Jean-François Garneray, Louis XVI à la Tour du Temple (1792) Musée Carnavalet |
Tuesday 25th December 1792 was the first Christmas of the new French Republic. At the Temple prison, Louis XVI spent the day writing his will, prior to his appearance at the bar of the Convention on the 26th. Paris was in a state of security crisis and simmering uprest. The religious policies of the Convention were wracked by indecision, with rationalists like Pierre-Louis Manuel moving towards policies hostile to Christianity without declaring them openly. In the Paris Commune, the ascendancy of would-be dechristianisers was assured by the election on 12th December of Pierre Chaumette as procurateur with Hébert as his substitute.
On 23rd December 1792 the Commune prohibited the celebration of Midnight Mass on the pretext of public order.
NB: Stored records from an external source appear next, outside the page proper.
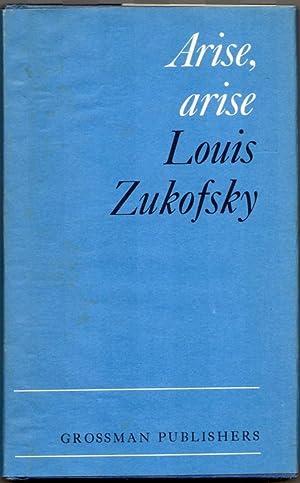 ARISE, ARISE.: Zukofsky, Louis.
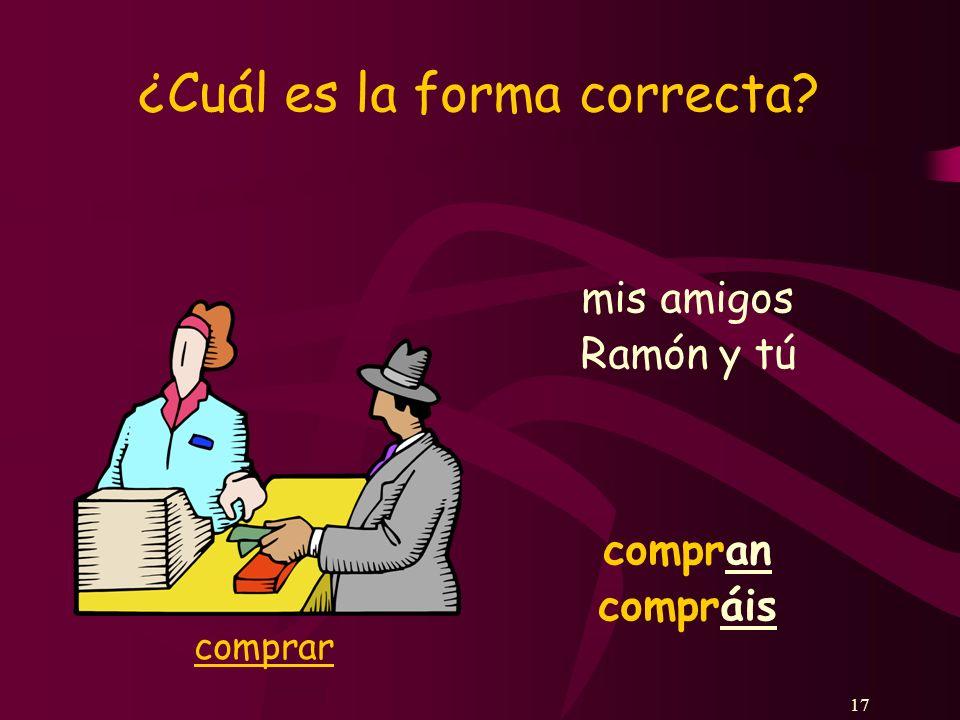 17 ¿Cuál es la forma correcta? mis amigos compran Ramón y tú compráis comprar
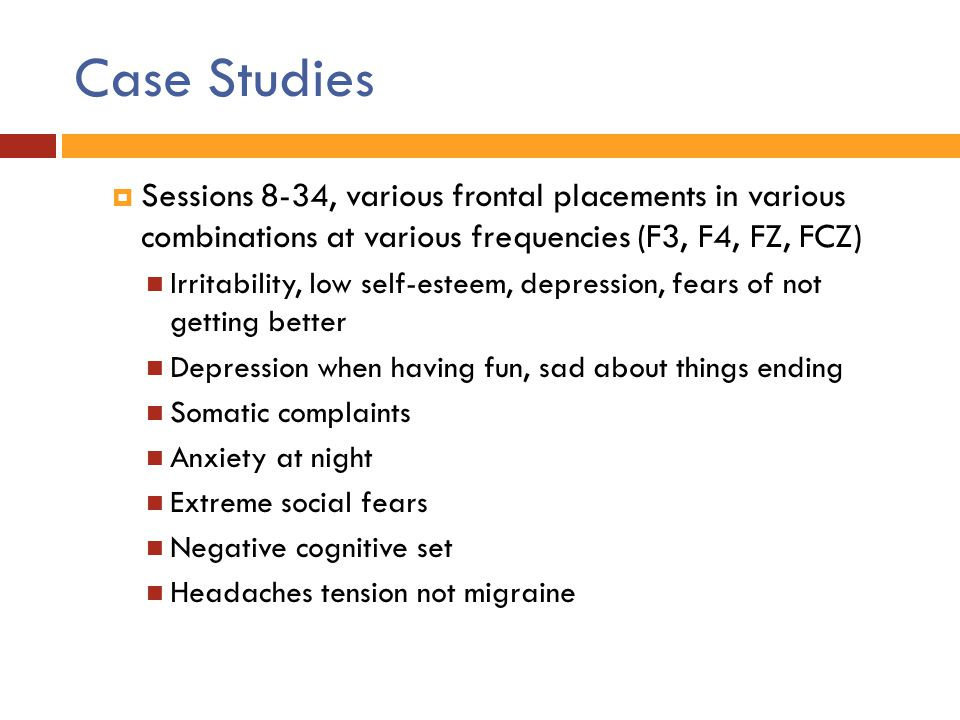Case Studies Sessions 8-34, various frontal placements in various combinations at various frequencies (F3, F4, FZ, FCZ)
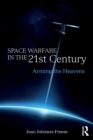 Space Warfare in the 21st Century : Arming the Heavens - Book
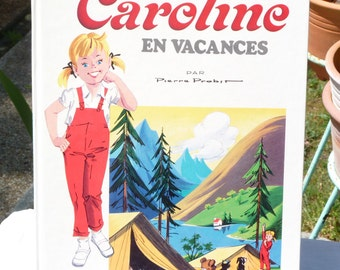 1978s Vintage French Children's Book - CAROLINE En Vacances By Pierre Probst - Collection Caroline - Hachette - Printed in Italy - SPT Team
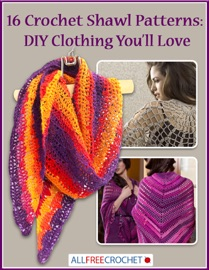 16 Crochet Shawl Patterns Diy Clothing You Ll Love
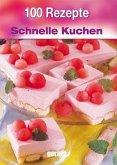 100 Rezepte Schnelle Kuchen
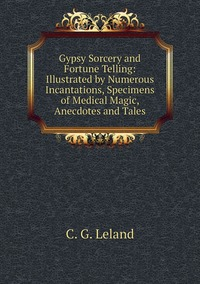 Книга под заказ: «Gypsy Sorcery and Fortune Telling: Illustrated by Numerous Incantations, Specimens of Medical Magic, Anecdotes and Tales»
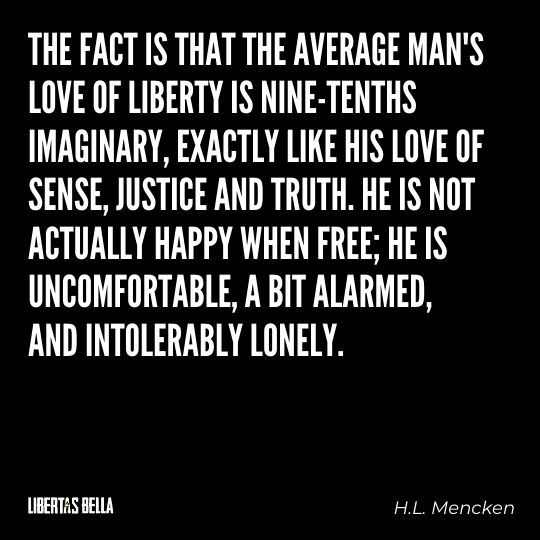 """H.L. Mencken quotes - """"The fact is that the average man's love liberty is nine-tenths imaginary, exactly like..."""""""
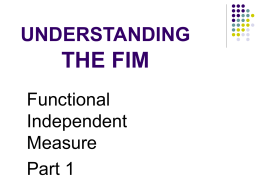 THE FIM UNDERSTANDING Functional Independent
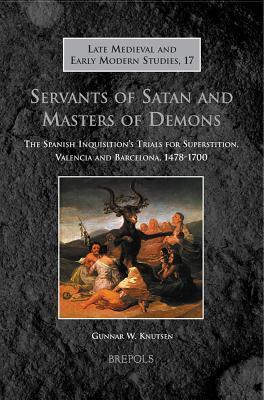 Lmems 17 Servants of Satan and Masters of Demons, Knutsen: The Spanish Inquisitions Trials for Superstition, Valencia and Barcelona, 1478-1700 Gunnar W. Knutsen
Crowds gathered in many of the poorer parishes and parish priests were obliged to officiate in open defiance of the commissioners sent by the Hôtel de Ville to enforce the order. The surviving accounts emphasise the role of agitators in orchestrating the movement. The Girondin Patriote française identified them as radical rabble-raisers, whereas Prudhomme's Révolutions de Paris blames royalist intervention. However, reading between the lines, there seems to have been strong component of spontaneous popular demonstration. The Sections were clearly divided on the prohibition. It is recorded that at Saint-Eustache, the women of Les Halles gathered together with the intention of hunting down and hanging Manuel. A municipal officer Beugnon, a master-mason by trade, who had been set upon by the women, appeared with on guard next morning at the Temple with his face scratched and bruised.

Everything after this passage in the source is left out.